In this section

Memory Forensics Confidence Tiers and Reporting Language

Module 0

A report where everything is certain has already failed

A memory forensics report that states every finding with the same confidence has lost before it is read. Real findings are not equally strong. Some are supported by several independent discovery methods and verified against raw memory, those deserve flat assertions. Some rest on a single plugin's output with plausible alternatives not yet ruled out, those deserve hedged language. Some are suggestive but uncorroborated, those deserve careful framing that claims only what the evidence supports.

The reason this matters is adversarial, not academic. An analyst who skips confidence assessment produces a report where the weakest finding tarnishes the strongest: opposing counsel finds the one overclaim, demonstrates it, and uses it to question the entire methodology. The defense against that is to state confidence explicitly, finding by finding, so that no claim exceeds its evidence and the strong findings are insulated from the weak. This sub gives you the three-tier hierarchy every module applies, the modifiers that move a finding between tiers, and the reporting language each tier earns.

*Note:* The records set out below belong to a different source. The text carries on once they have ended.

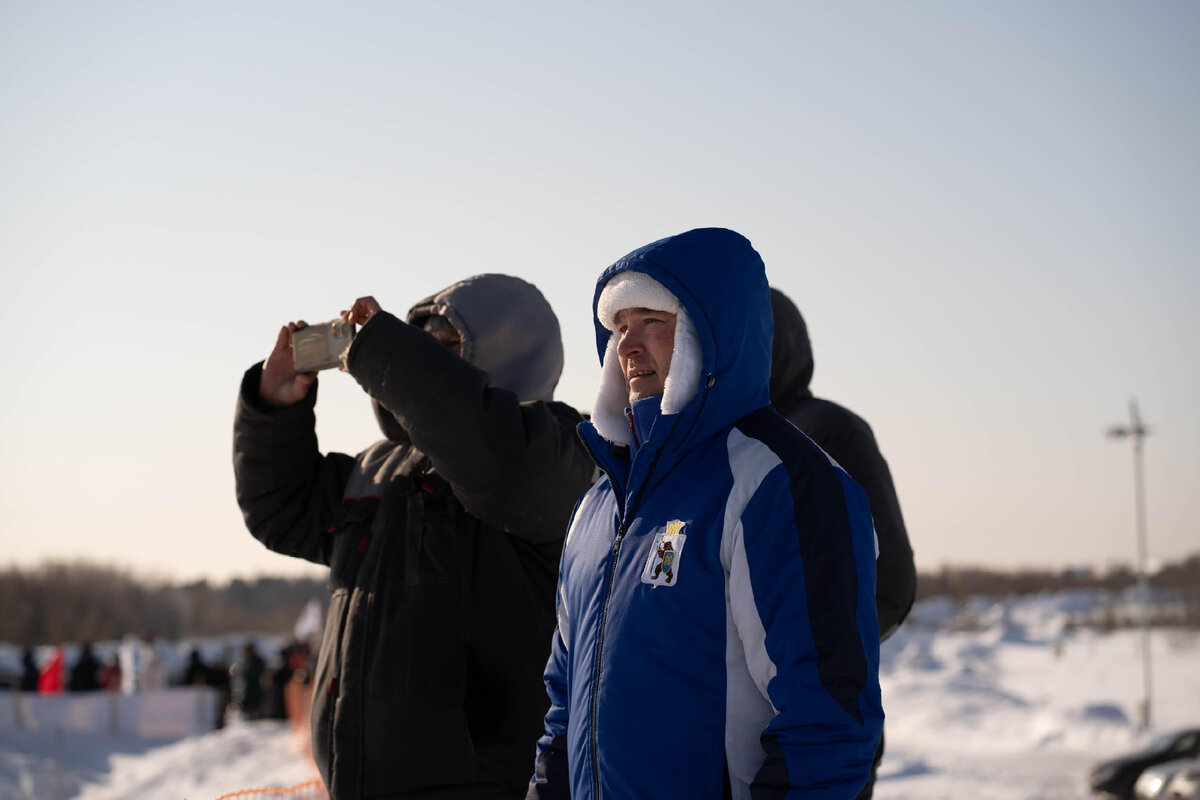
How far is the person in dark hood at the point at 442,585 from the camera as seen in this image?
10.7 feet

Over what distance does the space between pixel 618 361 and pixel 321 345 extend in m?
1.19

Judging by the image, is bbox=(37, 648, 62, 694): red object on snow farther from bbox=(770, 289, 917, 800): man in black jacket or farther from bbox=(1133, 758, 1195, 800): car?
bbox=(770, 289, 917, 800): man in black jacket

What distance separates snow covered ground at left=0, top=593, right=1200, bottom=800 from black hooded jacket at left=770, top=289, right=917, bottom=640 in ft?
12.7

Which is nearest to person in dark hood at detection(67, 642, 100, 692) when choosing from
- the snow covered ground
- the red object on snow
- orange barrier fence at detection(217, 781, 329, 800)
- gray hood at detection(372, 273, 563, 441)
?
the red object on snow

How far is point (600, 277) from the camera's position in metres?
2.74

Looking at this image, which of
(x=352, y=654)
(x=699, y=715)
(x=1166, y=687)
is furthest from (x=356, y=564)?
(x=1166, y=687)

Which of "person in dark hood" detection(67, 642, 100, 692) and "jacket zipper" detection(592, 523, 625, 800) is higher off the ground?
"jacket zipper" detection(592, 523, 625, 800)

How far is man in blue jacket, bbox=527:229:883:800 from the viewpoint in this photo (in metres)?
2.12

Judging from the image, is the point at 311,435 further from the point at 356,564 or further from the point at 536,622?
the point at 536,622

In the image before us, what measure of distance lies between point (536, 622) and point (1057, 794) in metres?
13.0

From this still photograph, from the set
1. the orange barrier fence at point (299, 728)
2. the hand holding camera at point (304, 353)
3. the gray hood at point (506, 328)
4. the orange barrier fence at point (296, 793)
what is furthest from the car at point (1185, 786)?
the hand holding camera at point (304, 353)

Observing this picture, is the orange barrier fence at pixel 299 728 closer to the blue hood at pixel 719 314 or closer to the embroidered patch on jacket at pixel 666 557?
the embroidered patch on jacket at pixel 666 557

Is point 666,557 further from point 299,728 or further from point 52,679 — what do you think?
point 52,679

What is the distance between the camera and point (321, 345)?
3689 mm
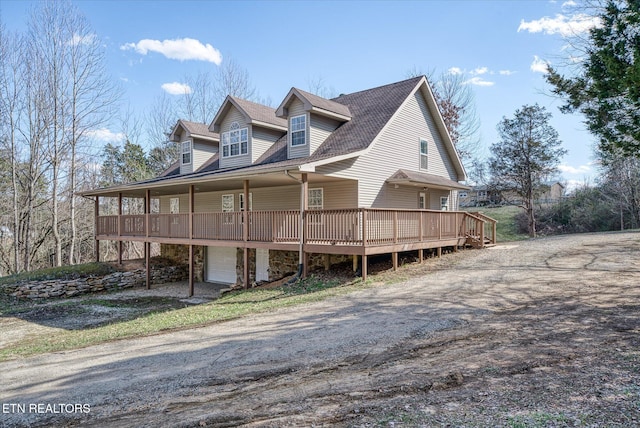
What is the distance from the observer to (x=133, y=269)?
66.0 ft

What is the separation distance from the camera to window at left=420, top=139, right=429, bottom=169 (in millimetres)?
18984

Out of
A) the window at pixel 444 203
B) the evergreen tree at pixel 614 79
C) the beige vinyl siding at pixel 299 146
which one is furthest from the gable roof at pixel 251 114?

The tier is not a label you slap on at the end; it is the output of the modifiers. A finding earns High by acquiring independent support and verification, and loses a tier the moment an alternative explanation goes unaddressed or an anti-forensic threat is in play.

High confidence: multiple methods, verified

A High-confidence finding is one supported by more than one independent discovery method and verified against raw memory. The process that appears in pslist, psscan, and pstree, with its EPROCESS confirmed by reading the structure directly, is High: the kernel maintained it, several independent paths reach it, and you have seen the bytes yourself. High-confidence findings earn direct assertions in the report, present tense, no hedging: "at acquisition the process was running, owned by this user, with these open handles and these network connections." You can make that claim flatly because the evidence is redundant and verified, and redundancy is what survives the question "how do you know the tool didn't get it wrong?"

The volatile-structure category from MF0.2 lives mostly here, precisely because it offers multiple discovery methods and the kernel cannot suppress all of them at once. High confidence is the target tier for any finding that will carry the weight of the conclusion, and the work of phases 3 and 4 in the workflow, reconciliation and raw verification, is exactly the work that earns it. It helps to see what "multiple methods" actually buys you. A single plugin reporting a process is one assertion from one piece of code reading one structure. The same process confirmed by pslist, psscan, and a thread-based enumeration is the same fact reached by three independent paths through different structures, so for the finding to be wrong, all three would have to fail in the same direction at once, which is far less likely than one parser having a bad day. Raw verification adds a fourth, human, path: you read the bytes yourself and confirm they are what the tool claimed. High confidence is not a feeling of certainty, it is this specific, statable redundancy, and stating it is what lets you assert the finding flatly and defend the assertion when asked how you know.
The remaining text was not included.